Instructions for the task.
Pull out every line in the items below that contains the word "forest", matching case exactly, and copy each one.

Data provided.
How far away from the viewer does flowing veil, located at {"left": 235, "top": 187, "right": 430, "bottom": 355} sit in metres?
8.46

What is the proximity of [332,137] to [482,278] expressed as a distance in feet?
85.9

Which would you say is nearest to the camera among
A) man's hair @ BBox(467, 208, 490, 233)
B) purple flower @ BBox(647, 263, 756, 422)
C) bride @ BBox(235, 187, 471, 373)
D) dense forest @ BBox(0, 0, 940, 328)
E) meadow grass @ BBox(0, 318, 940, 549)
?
==
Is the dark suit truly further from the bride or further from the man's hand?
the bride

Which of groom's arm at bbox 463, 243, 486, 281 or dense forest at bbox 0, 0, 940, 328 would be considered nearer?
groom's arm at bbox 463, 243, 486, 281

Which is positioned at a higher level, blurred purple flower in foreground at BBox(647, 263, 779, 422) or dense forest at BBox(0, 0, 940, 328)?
...
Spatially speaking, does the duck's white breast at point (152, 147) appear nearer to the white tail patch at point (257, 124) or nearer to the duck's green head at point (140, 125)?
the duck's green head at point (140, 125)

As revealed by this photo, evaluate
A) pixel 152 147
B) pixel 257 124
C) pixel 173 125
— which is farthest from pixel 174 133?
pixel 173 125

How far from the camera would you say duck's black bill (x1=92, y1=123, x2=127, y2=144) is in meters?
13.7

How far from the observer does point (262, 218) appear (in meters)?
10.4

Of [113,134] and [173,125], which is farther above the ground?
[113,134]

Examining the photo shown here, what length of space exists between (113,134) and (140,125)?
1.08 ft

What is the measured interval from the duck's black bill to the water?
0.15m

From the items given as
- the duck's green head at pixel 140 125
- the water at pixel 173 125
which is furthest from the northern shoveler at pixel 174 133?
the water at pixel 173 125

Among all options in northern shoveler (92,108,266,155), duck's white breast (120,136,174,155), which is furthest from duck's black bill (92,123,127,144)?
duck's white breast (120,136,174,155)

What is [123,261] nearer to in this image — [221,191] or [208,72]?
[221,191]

Reply to the exercise.
D) dense forest @ BBox(0, 0, 940, 328)
Which of groom's arm at bbox 463, 243, 486, 281 or dense forest at bbox 0, 0, 940, 328 would be considered nearer?
Which is positioned at a higher level, blurred purple flower in foreground at BBox(647, 263, 779, 422) or dense forest at BBox(0, 0, 940, 328)?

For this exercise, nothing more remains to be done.